Avidan told Reshet Bet that most of the 28 murdered hostages have already been declared dead by a special committee led by the Chief Rabbinate, allowing widows to remarry in accordance with Jewish law.

“There’s no chance of error,” he stressed, explaining that the committee acted solely on solid evidence provided by Israeli intelligence agencies.

Noting that some families already observed the seven-day mourning period known as shivah, Avidan told Reshet Bet that the Religious Services Ministry would assist the families in holding a “new funeral.”

The ministry, in cooperation with the Israel Defense Forces, Israel Police and other agencies, is in constant contact with the families and tries to fulfill their wishes regarding the final respects to their loved ones. “We ultimately try to give the family what it deserves,” he told Reshet Bet.

Avidan said his worst fear is that Hamas terrorists will claim that some of the bodies cannot be found, similar to the case of Ron Arad, the Israeli Air Force weapon systems officer who went missing in action in Lebanon 39 years ago.

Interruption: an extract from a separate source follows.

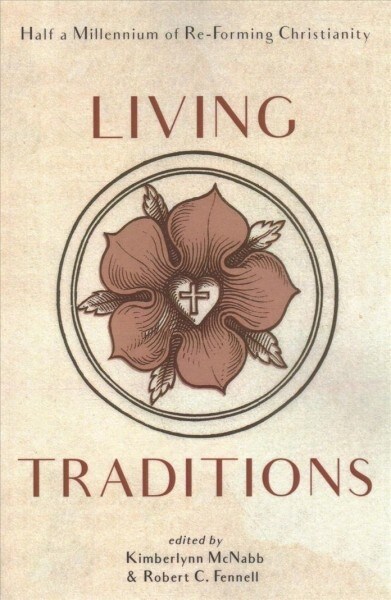 Living Traditions (Paperback)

(Israeli officials told reporters on Thursday that an international task force would be established to locate the remains of captives who are not found in the coming days as part of the ceasefire deal.)

Avidan added that in the past, explosives have been found with remains released by Hamas. “We don’t trust them with anything,” he said.

Under the U.S.-brokered agreement approved by the Israeli Cabinet on Friday, the Jewish state is to receive, by a revised deadline of 6 a.m. on Monday, the 20 living hostages and remains of 28 others.

Prime Minister Benjamin Netanyahu on Sunday spoke with Brig. Gen. (res.) Gal Hirsch, his point man for the captives and missing, and told him that Jerusalem was “prepared and ready to immediately receive all of our hostages,” according to a readout from the premier’s office.